The positive numbers P, N, and C satisfy the equation 2P + NC = 19N. Which equation correctly expresses C...
GMAT Advanced Math : (Adv_Math) Questions
The positive numbers \(\mathrm{P}\), \(\mathrm{N}\), and \(\mathrm{C}\) satisfy the equation \(\mathrm{2P + NC = 19N}\). Which equation correctly expresses \(\mathrm{C}\) in terms of \(\mathrm{P}\) and \(\mathrm{N}\)?
- \(\mathrm{C = \frac{19 - 2P}{N}}\)
- \(\mathrm{C = 19 - \frac{2P}{N}}\)
- \(\mathrm{C = 19 - \frac{P}{N}}\)
- \(\mathrm{C = \frac{19N - P}{N}}\)
1. TRANSLATE the problem information
- Given equation: \(2\mathrm{P} + \mathrm{NC} = 19\mathrm{N}\)
- Goal: Express \(\mathrm{C}\) in terms of \(\mathrm{P}\) and \(\mathrm{N}\)
- All variables are positive (so \(\mathrm{N} ≠ 0\), making division by \(\mathrm{N}\) valid)
2. INFER the solving strategy
- To isolate \(\mathrm{C}\), I need to eliminate other terms from the side containing \(\mathrm{NC}\)
- Strategy: First remove the \(2\mathrm{P}\) term, then divide by \(\mathrm{N}\) to get \(\mathrm{C}\) alone
3. SIMPLIFY by eliminating the 2P term
- Subtract \(2\mathrm{P}\) from both sides:
\(2\mathrm{P} + \mathrm{NC} - 2\mathrm{P} = 19\mathrm{N} - 2\mathrm{P}\)
- This gives us: \(\mathrm{NC} = 19\mathrm{N} - 2\mathrm{P}\)
4. SIMPLIFY by dividing both sides by N
- Divide both sides by \(\mathrm{N}\):
\(\frac{\mathrm{NC}}{\mathrm{N}} = \frac{19\mathrm{N} - 2\mathrm{P}}{\mathrm{N}}\)
- This gives us: \(\mathrm{C} = \frac{19\mathrm{N} - 2\mathrm{P}}{\mathrm{N}}\)
5. SIMPLIFY by distributing the division
- Apply the distributive property:
\(\frac{19\mathrm{N} - 2\mathrm{P}}{\mathrm{N}} = \frac{19\mathrm{N}}{\mathrm{N}} - \frac{2\mathrm{P}}{\mathrm{N}}\)
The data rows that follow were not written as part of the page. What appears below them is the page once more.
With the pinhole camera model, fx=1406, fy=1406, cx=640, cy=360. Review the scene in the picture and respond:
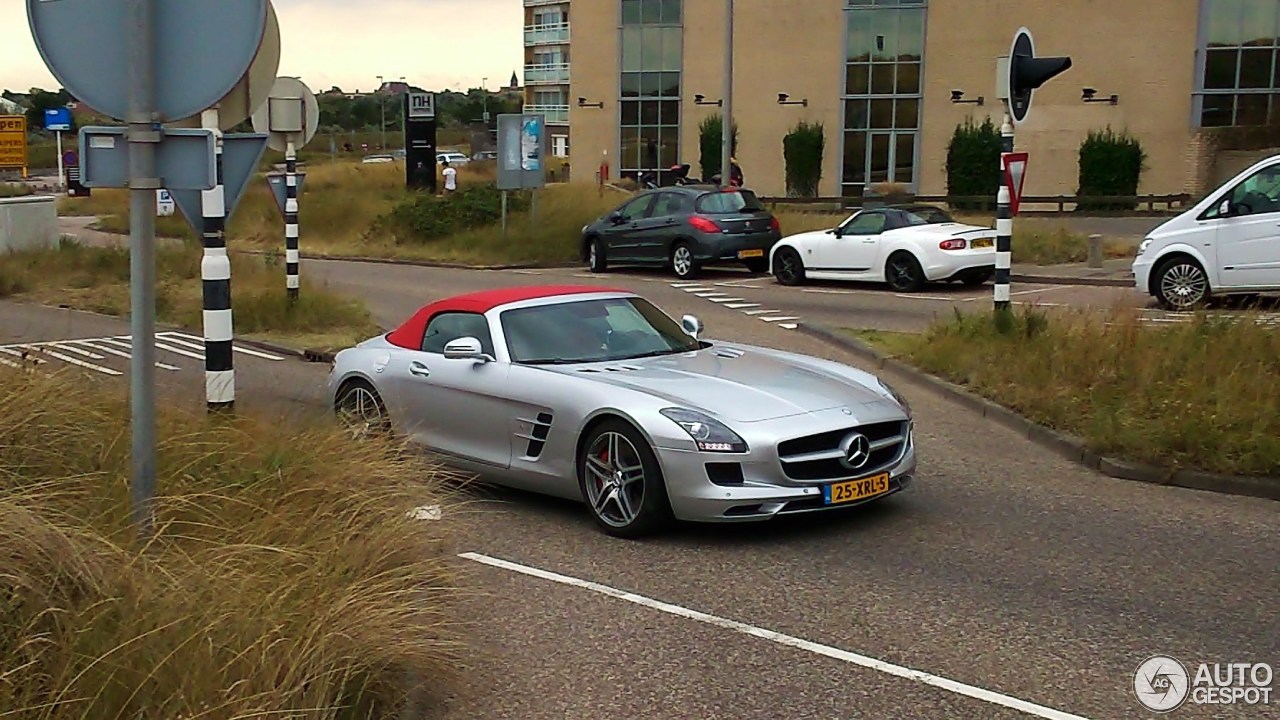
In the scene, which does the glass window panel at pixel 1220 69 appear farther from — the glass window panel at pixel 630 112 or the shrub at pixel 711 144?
the glass window panel at pixel 630 112

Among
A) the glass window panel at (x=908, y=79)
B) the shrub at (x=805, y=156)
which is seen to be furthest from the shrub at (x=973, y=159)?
the shrub at (x=805, y=156)

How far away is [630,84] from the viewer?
192 feet

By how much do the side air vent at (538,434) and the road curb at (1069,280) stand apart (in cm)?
1500

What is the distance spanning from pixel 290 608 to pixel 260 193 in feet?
124

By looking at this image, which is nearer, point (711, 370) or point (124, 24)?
point (124, 24)

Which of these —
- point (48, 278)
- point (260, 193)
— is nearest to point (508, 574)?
point (48, 278)

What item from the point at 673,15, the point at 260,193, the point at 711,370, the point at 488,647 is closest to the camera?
the point at 488,647

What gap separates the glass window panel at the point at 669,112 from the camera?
2261 inches

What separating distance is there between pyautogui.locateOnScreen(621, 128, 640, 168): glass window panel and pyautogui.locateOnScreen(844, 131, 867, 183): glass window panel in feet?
32.1

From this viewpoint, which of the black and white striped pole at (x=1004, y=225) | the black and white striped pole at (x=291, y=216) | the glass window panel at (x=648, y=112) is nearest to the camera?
the black and white striped pole at (x=1004, y=225)

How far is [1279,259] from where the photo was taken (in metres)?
15.8

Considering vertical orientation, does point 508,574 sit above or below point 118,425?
below

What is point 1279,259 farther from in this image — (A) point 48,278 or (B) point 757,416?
(A) point 48,278

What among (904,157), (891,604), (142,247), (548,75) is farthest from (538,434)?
(548,75)
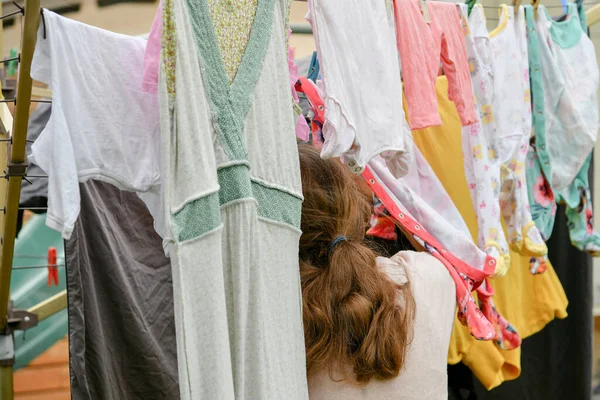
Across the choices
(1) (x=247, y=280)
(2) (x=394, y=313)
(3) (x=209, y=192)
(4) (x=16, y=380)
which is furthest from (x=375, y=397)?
(4) (x=16, y=380)

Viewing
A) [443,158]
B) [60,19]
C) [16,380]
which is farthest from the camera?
[16,380]

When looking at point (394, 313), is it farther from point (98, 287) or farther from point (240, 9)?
point (98, 287)

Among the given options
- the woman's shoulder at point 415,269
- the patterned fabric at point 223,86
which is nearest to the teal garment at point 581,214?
the woman's shoulder at point 415,269

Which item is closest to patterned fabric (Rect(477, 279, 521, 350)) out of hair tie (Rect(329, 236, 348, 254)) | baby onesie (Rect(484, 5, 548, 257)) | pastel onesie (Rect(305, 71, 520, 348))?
pastel onesie (Rect(305, 71, 520, 348))

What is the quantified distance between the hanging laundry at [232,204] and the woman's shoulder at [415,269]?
0.23 meters

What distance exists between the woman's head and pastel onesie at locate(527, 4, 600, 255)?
3.04 ft

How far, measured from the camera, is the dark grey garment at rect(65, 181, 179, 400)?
1.93 m

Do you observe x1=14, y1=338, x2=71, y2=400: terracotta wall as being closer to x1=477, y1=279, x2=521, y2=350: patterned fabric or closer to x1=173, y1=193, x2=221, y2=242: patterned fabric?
x1=477, y1=279, x2=521, y2=350: patterned fabric

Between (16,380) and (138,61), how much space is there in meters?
2.63

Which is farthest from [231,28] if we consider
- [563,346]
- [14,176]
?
[563,346]

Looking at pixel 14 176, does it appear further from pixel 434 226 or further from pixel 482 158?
pixel 482 158

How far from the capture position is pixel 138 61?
1477 millimetres

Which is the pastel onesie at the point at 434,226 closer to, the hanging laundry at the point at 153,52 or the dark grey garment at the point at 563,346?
the hanging laundry at the point at 153,52

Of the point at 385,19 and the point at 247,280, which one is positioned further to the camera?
the point at 385,19
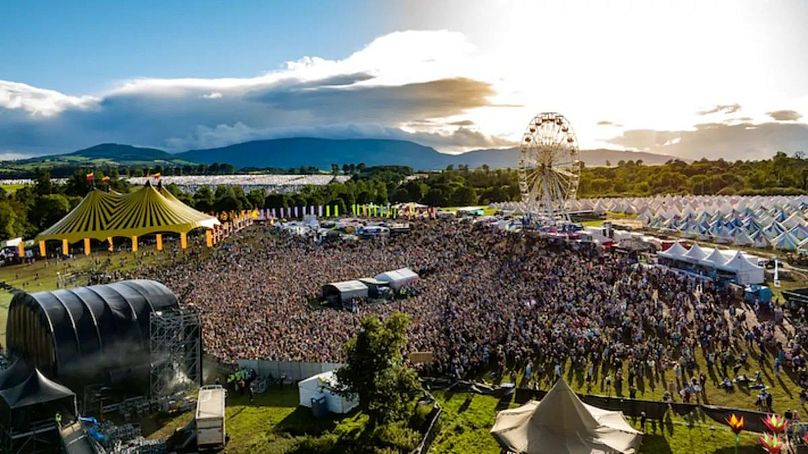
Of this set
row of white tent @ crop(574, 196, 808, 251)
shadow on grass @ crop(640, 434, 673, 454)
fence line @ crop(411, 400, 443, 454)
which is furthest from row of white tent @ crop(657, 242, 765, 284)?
fence line @ crop(411, 400, 443, 454)

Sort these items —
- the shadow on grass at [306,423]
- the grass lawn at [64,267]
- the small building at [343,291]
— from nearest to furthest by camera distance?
the shadow on grass at [306,423] < the small building at [343,291] < the grass lawn at [64,267]

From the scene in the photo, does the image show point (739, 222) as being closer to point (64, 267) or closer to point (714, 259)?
point (714, 259)

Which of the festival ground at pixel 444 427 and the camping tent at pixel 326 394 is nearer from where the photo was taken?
the festival ground at pixel 444 427

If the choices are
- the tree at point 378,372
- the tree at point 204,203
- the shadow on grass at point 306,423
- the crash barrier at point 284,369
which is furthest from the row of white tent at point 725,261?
the tree at point 204,203

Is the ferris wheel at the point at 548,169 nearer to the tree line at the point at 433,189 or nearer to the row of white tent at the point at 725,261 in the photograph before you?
the row of white tent at the point at 725,261

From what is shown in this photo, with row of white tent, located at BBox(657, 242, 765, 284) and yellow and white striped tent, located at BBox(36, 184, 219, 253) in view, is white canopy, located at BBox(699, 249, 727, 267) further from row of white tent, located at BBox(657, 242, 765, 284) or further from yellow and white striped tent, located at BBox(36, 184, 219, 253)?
yellow and white striped tent, located at BBox(36, 184, 219, 253)
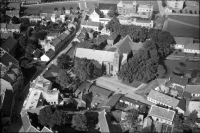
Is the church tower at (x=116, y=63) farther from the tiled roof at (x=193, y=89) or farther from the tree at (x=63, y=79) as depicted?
the tiled roof at (x=193, y=89)

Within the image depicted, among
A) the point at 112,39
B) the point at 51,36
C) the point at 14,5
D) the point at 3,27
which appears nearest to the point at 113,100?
the point at 112,39

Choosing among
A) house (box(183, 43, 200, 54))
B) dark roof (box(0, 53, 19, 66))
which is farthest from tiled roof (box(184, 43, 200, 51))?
dark roof (box(0, 53, 19, 66))

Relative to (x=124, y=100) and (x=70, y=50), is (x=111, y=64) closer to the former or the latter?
(x=124, y=100)

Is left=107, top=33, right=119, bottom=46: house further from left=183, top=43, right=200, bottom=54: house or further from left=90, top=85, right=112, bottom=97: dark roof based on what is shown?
left=90, top=85, right=112, bottom=97: dark roof

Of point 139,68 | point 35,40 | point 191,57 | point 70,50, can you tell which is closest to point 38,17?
point 35,40

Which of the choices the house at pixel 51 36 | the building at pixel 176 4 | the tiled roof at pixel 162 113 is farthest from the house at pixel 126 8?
the tiled roof at pixel 162 113

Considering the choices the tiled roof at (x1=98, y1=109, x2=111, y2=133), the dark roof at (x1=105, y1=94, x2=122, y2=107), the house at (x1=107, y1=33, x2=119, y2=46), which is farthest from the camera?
the house at (x1=107, y1=33, x2=119, y2=46)
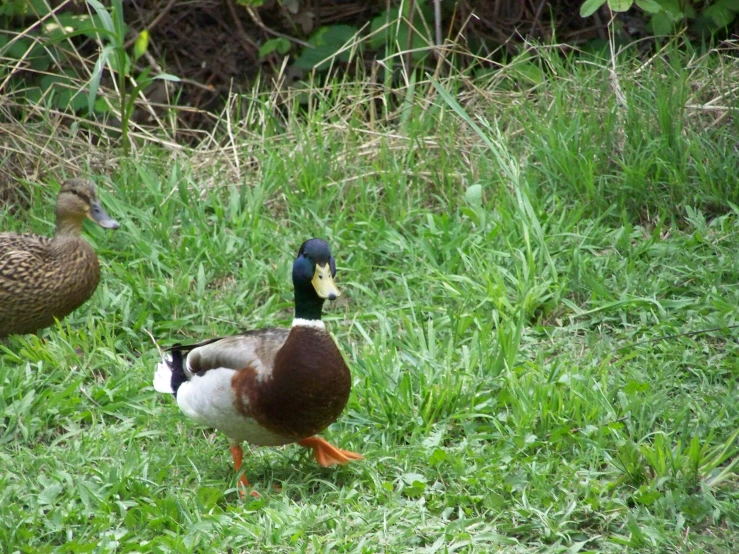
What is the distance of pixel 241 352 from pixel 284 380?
0.30m

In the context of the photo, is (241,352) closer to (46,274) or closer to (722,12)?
(46,274)

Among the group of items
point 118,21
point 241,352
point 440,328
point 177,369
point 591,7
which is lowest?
point 440,328

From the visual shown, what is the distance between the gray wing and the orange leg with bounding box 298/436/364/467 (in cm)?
35

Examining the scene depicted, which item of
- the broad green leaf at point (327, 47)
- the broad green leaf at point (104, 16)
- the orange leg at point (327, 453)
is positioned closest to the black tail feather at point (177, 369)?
the orange leg at point (327, 453)

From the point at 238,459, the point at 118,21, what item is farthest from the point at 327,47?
the point at 238,459

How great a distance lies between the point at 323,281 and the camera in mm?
3348

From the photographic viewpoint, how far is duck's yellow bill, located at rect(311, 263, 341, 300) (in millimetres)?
3324

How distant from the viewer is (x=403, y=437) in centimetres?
371

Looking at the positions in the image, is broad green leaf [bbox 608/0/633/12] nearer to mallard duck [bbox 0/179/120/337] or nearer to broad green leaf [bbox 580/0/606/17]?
broad green leaf [bbox 580/0/606/17]

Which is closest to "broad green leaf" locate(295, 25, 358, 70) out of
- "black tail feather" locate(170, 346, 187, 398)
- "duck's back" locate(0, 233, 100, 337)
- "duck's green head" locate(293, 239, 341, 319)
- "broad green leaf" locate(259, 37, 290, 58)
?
"broad green leaf" locate(259, 37, 290, 58)

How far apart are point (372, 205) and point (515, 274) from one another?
1030 millimetres

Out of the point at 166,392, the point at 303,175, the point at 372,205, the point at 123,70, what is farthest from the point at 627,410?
the point at 123,70

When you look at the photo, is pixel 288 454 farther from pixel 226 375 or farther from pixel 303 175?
pixel 303 175

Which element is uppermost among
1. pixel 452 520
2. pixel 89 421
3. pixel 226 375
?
pixel 226 375
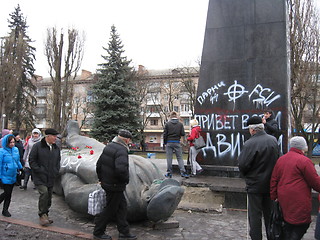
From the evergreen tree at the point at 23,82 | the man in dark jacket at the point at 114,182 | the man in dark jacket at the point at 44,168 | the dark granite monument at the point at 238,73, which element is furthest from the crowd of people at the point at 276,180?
the evergreen tree at the point at 23,82

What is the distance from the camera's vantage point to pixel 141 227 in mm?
4965

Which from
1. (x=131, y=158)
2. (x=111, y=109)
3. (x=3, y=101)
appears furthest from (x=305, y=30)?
(x=3, y=101)

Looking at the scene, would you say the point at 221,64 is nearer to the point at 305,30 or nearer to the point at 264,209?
the point at 264,209

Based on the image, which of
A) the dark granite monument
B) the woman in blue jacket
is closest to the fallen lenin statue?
the woman in blue jacket

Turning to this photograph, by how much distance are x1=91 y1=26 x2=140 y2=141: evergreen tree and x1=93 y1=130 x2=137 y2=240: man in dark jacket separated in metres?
18.2

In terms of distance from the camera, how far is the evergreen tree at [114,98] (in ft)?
74.7

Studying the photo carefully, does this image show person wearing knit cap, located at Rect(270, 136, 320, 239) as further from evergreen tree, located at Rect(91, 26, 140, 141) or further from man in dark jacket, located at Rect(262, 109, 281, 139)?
evergreen tree, located at Rect(91, 26, 140, 141)

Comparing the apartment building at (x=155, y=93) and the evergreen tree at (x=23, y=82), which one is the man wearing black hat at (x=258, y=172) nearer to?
the apartment building at (x=155, y=93)

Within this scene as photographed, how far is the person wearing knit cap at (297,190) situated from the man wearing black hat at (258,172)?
0.37 m

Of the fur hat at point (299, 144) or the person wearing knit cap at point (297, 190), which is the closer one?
the person wearing knit cap at point (297, 190)

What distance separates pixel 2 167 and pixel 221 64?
5.71m

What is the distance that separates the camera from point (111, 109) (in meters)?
23.4

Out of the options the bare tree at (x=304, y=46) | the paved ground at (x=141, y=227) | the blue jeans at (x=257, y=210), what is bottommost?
the paved ground at (x=141, y=227)

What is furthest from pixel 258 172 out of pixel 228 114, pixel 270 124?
pixel 228 114
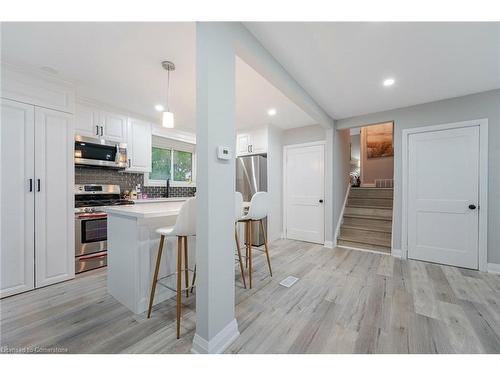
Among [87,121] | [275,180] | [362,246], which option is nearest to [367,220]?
[362,246]

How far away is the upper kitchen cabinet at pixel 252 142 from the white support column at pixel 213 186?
8.92ft

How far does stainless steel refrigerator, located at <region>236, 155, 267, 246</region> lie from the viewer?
4000 millimetres

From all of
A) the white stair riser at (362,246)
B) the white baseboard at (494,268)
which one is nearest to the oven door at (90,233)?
the white stair riser at (362,246)

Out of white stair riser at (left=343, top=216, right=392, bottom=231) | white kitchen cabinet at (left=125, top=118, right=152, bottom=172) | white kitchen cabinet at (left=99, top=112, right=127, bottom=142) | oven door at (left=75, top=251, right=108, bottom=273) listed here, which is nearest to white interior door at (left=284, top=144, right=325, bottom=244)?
white stair riser at (left=343, top=216, right=392, bottom=231)

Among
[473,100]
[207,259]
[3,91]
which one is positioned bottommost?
[207,259]

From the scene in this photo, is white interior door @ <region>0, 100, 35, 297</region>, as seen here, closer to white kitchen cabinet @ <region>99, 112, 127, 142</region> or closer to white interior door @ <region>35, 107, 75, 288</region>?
white interior door @ <region>35, 107, 75, 288</region>

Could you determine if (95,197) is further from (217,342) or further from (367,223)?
(367,223)

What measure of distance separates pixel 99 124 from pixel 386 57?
Answer: 385cm

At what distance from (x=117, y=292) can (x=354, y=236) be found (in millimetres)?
3869

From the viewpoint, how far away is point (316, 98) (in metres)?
2.91

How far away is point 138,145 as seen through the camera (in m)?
3.60

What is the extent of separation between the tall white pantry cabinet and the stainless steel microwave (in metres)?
0.44
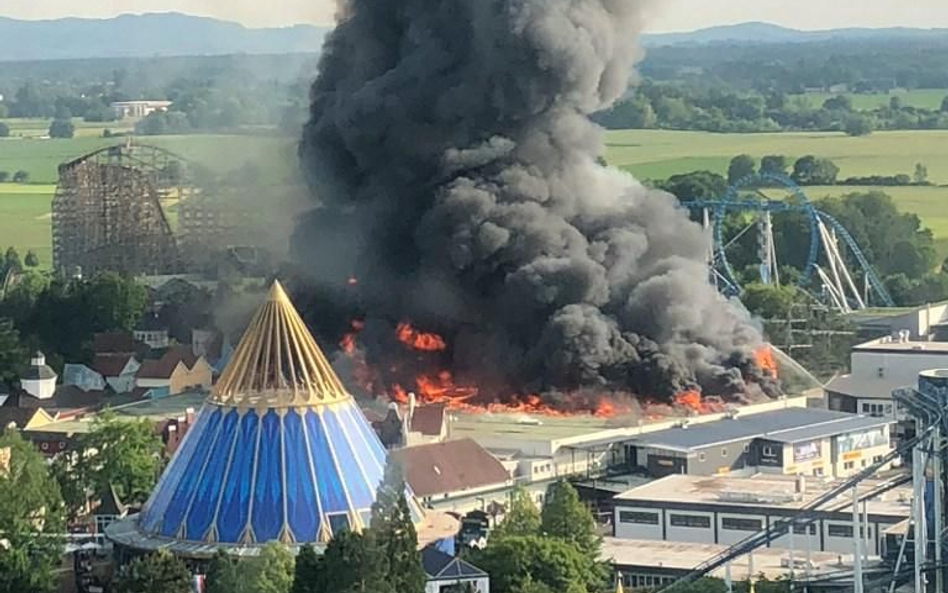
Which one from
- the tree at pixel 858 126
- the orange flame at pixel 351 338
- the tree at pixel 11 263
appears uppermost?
the tree at pixel 858 126

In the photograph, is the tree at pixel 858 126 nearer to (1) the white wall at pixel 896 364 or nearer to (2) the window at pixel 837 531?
(1) the white wall at pixel 896 364

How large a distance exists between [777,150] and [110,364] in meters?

- Simplify: \(\mathrm{C} = 19 - \frac{2\mathrm{P}}{\mathrm{N}}\)
Answer: B
Why Students Usually Falter on This Problem
Most Common Error Path:
Weak SIMPLIFY skill: Students struggle with the distributive property of division, thinking that \(\frac{19\mathrm{N} - 2\mathrm{P}}{\mathrm{N}}\) should be written as \(\frac{19 - 2\mathrm{P}}{\mathrm{N}}\), incorrectly factoring out the \(\mathrm{N}\) from both terms in the numerator.
This leads them to select Choice A: \(\mathrm{C} = \frac{19 - 2\mathrm{P}}{\mathrm{N}}\)
Second Most Common Error:
Poor attention to coefficients during SIMPLIFY: Students correctly perform the algebraic steps but lose track of the coefficient 2 when subtracting \(2\mathrm{P}\), treating it as just \(\mathrm{P}\).
This leads them to select Choice C: \(\mathrm{C} = 19 - \frac{\mathrm{P}}{\mathrm{N}}\)
The Bottom Line:
The challenge lies in carefully executing multiple algebraic steps while maintaining proper order of operations and coefficient tracking. Success requires systematic application of algebraic properties rather than rushing to a final form.